Biochar is an example of flipping our traditional way of thinking on its head. There are so many crazy things that humans do in mindless ways that result in damages to the environment. All we have to do is think differently.

We have a choice before us now, individually and collectively. Civilizations undergo transformations. We can leave behind the old one that is poorly adapted, and design and build a better society… The destructive civilization of the past few centuries was founded on plundering and profiting from prehistoric carbon. The new economy will be carbon-centric, too, but the focus will be on continuous cycling—and a virtuous spiral of improvement.

Bates, Albert K., and Kathleen Draper. Burn: using fire to cool the earth, 2019.

Biochar is created from waste.

Contrary to what some claim, there is no shortage of biomass. Fields of food do not need to be replaced with biomass energy crops. Our linear economy and lifestyle is positively drowning in wasted organics—sewage sludge, livestock manure, invasive species, green waste (yard clippings), food waste—the list goes on. Many are either landfilled or burned in an effort to ship them away, although as we are learning, there really is no “away” anymore. This type of handling comes at a cost, not just to waste producers who have to arrange disposal, but to those on the receiving end—those who live near landfills or close to areas being burned and despoiled.

Bates, Albert K., and Kathleen Draper. Burn: using fire to cool the earth, 2019.

Biochar can be used in a lot of ways that are normally provided by petroleum-based products. So instead of digging up the fossil fuels that are happily sequestering carbon under the ground, we use human waste that otherwise pollutes the environment and emits more carbon into the air.
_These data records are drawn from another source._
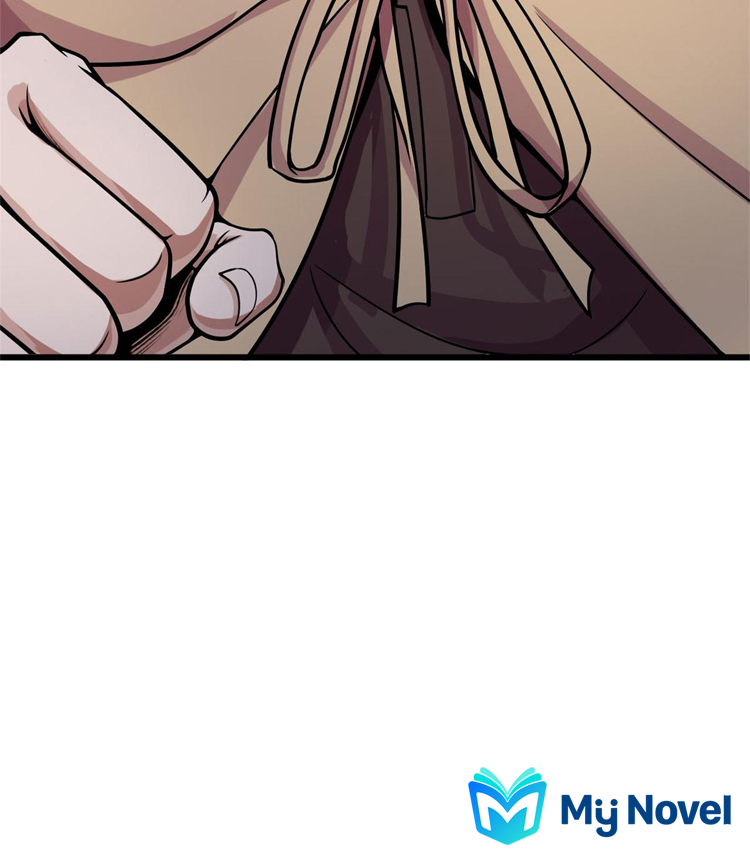 ยอดเซียนสัตว์วิญญาณ ตอนที่ 14 หน้า 50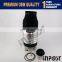 7L8 616 404 B Front right Air Suspension for AUDI Q7 VW TOUAREG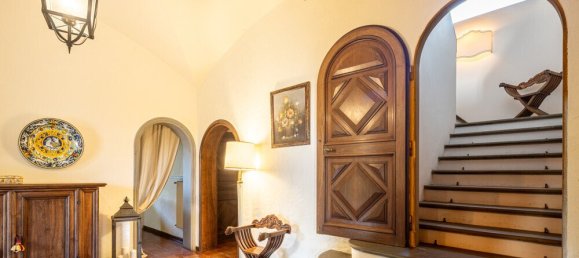 7 Schlafzimmer Villa in Impruneta, Italy, Nr. 82634 38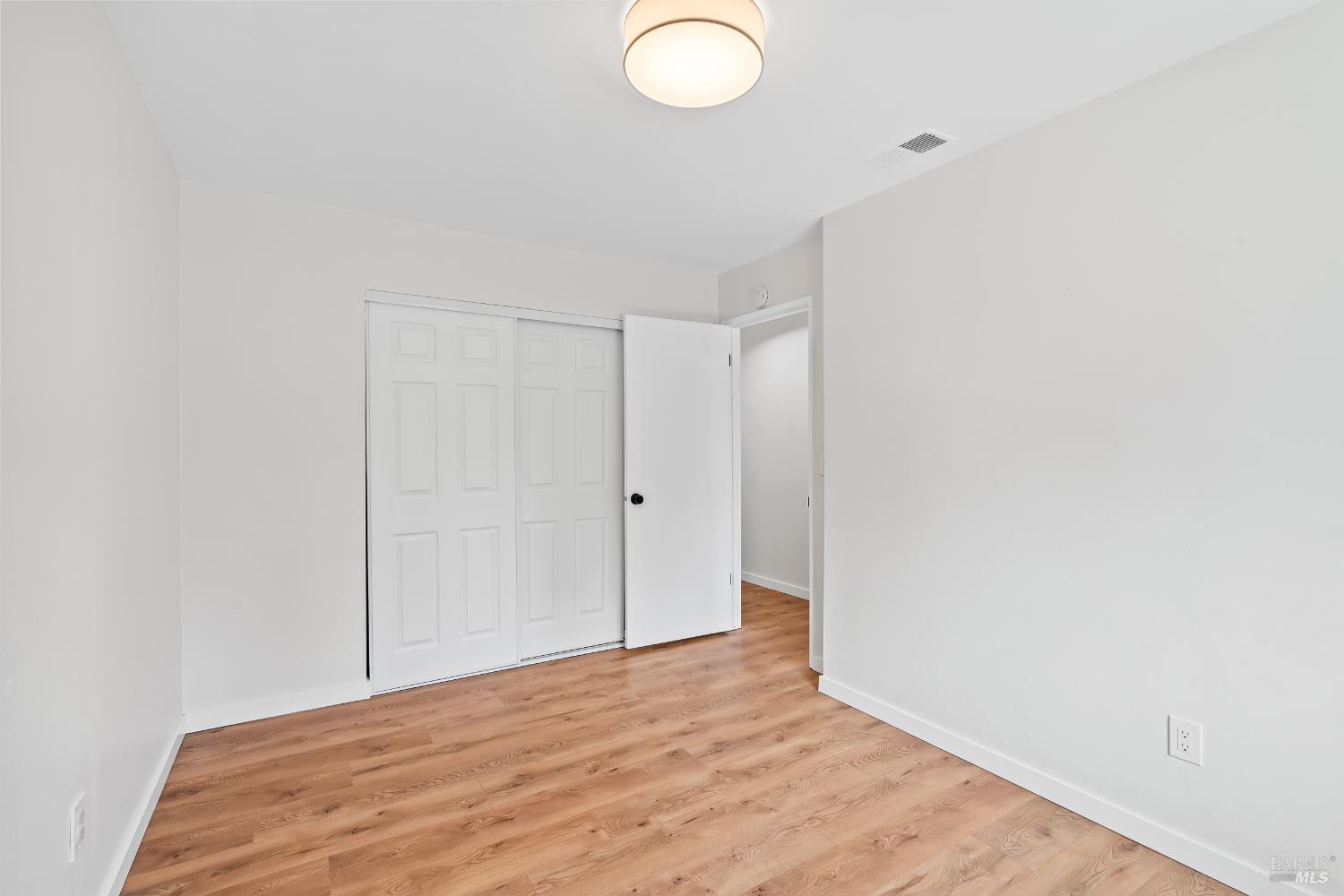 4367 Gloria Court Rohnert Park CA 94928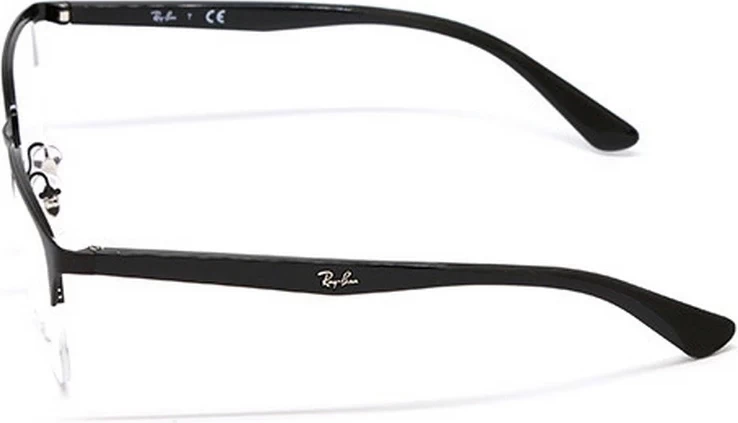 Оправа Оправа Ray-Ban RX 6428 2995 54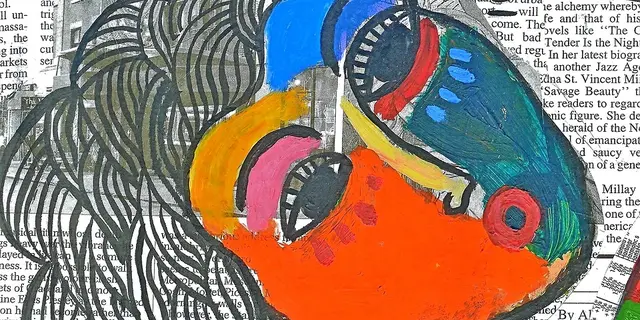Collage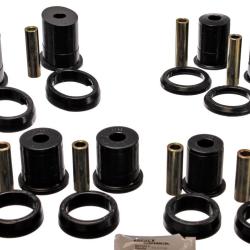 ENERGY SUSPENSION 43115G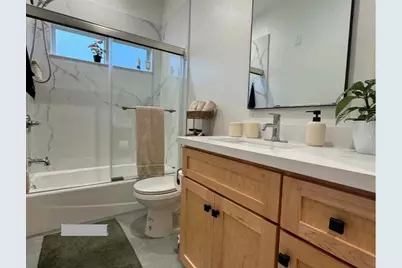 3108 Seacrest Ave, Marina, CA 93933 - Photo 8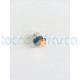 Sime sonda controllo format 6231352 st04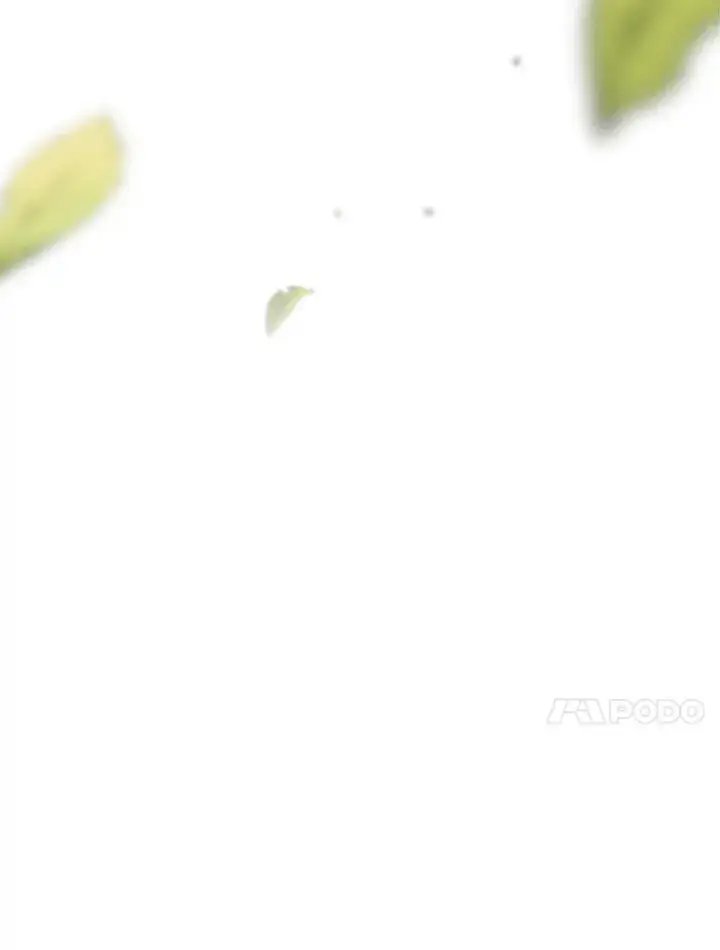 漫画《厌学魔法师想毕业》67.信任一旦坍塌…第48张图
We can have our energy and our food at the same time. We can get rid of landfills and incinerators, waste lagoons, and ocean dumps all at once. To do this, we need to transform our old linear model into a carbon cascade economy, in which a growing portion of underutilized labile carbon cycle will be converted into recalcitrant carbon.

Bates, Albert K., and Kathleen Draper. Burn: using fire to cool the earth, 2019.

Much has been written about biochar as a soil amendment, and it’s certainly a crucial component of afforestation and reforestion efforts to drawdown carbon. But biochar is so much more.

We can begin to sequester carbon in concrete highways and high-rises. We can grow kelp and, after pressing it for leaf protein, char that and build coral-restoring coastal filter barriers. Carbon abuse and waste becomes carbon abundance and recycling. The change we make starts to stay changed. Circular carbon economies begin to cascade. Carbon rebalancing can begin in earnest.

Bates, Albert K., and Kathleen Draper. Burn: using fire to cool the earth, 2019.